Yea, we just federally subsidized an inefficient air-conditioning plant!
We'll pull the money from education or infrastructure or something. . . Nah, that makes people mad. Let's just get the debt up to 25 trillion in the next 4 years.
I mean... Kuz has a point.
We're giving huge tax incentives to a company that didn't want to be here simply because there are costs associated with paying workers fair wages and relying on decent safety standards. There are costs associated with existing in a first-world country, and that cut into their profits... What bargaining chip could we really use, other than making someone else pay for their company's location?
What's actually good about this? What great deal was actually struck? Who does it really benefit?
Tax burdens don't decrease just because someone gets a break on paying their portion of it - they get shifted. When a huge corporation gets a long-term break, the difference in the requirement for that bill just gets placed onto someone else. How is that fair to anyone but Carrier?
I'm glad that those wages stay here and those workers get to keep their jobs.

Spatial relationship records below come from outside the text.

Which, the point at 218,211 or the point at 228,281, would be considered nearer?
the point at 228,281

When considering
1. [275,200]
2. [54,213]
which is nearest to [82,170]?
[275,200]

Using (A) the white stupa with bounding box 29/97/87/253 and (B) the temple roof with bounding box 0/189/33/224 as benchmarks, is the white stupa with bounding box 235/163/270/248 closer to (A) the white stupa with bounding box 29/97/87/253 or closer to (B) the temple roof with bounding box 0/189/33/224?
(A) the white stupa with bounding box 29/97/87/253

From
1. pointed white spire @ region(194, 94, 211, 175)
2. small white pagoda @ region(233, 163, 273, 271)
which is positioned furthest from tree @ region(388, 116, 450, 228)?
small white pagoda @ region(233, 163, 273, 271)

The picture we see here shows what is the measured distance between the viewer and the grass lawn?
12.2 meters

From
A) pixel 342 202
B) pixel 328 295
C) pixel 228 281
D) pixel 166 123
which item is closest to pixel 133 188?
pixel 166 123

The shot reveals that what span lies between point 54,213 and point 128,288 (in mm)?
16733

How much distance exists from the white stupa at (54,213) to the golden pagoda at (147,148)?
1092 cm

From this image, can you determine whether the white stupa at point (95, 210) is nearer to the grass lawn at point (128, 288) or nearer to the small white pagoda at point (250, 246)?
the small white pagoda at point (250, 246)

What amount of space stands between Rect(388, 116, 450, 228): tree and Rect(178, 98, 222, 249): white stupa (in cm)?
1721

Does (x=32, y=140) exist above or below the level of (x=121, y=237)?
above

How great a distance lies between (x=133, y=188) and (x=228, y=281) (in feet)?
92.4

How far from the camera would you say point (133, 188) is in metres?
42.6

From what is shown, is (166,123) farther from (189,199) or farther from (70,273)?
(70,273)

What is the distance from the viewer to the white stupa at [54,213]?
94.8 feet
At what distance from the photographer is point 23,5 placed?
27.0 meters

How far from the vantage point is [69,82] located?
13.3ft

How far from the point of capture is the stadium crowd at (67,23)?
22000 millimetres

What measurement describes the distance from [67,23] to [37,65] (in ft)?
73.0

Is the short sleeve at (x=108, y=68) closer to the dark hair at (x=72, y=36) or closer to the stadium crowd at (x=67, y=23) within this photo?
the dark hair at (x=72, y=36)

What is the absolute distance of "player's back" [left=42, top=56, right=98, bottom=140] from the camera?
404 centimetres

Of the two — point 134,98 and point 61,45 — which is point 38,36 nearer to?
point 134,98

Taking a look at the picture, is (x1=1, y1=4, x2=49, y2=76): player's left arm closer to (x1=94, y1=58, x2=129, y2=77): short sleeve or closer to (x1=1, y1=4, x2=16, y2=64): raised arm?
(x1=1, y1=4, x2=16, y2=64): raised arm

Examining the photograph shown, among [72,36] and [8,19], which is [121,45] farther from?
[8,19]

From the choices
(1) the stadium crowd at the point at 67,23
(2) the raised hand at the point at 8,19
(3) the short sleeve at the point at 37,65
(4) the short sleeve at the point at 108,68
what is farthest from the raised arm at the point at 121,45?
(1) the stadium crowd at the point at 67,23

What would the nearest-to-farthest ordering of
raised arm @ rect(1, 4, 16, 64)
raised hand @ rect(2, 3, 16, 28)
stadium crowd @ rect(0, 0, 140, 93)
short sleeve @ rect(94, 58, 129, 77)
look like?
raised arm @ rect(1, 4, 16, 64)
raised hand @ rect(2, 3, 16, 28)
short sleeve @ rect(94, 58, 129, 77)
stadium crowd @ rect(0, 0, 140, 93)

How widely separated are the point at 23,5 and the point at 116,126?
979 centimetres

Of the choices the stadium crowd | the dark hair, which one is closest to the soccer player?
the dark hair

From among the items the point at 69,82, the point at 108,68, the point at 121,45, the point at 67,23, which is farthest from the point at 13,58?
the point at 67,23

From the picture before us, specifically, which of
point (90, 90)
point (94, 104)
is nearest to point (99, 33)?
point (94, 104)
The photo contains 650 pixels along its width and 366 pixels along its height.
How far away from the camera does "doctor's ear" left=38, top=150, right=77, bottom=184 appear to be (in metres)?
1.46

But the overall issue is bigger than that, isn't it?
We're also forgetting that we, the consumer arm of the economy, can make better choices about which companies we purchase our products from. If an American organization wants to move their industry outside of our borders, and if we
truly care about the impact that such decisions have on our national production and commerce, then why don't we use that collective capital by investing into companies that want to stay here? Wouldn't that be the better outcome for everyone? It would not only put pressure on current and future companies to stay here, but it would reward those that do and keep all of that capital flowing inside the our system.
Rewarding a company for threatening to leave is not a very good deal, in my humble opinion. What precedent does it set for others?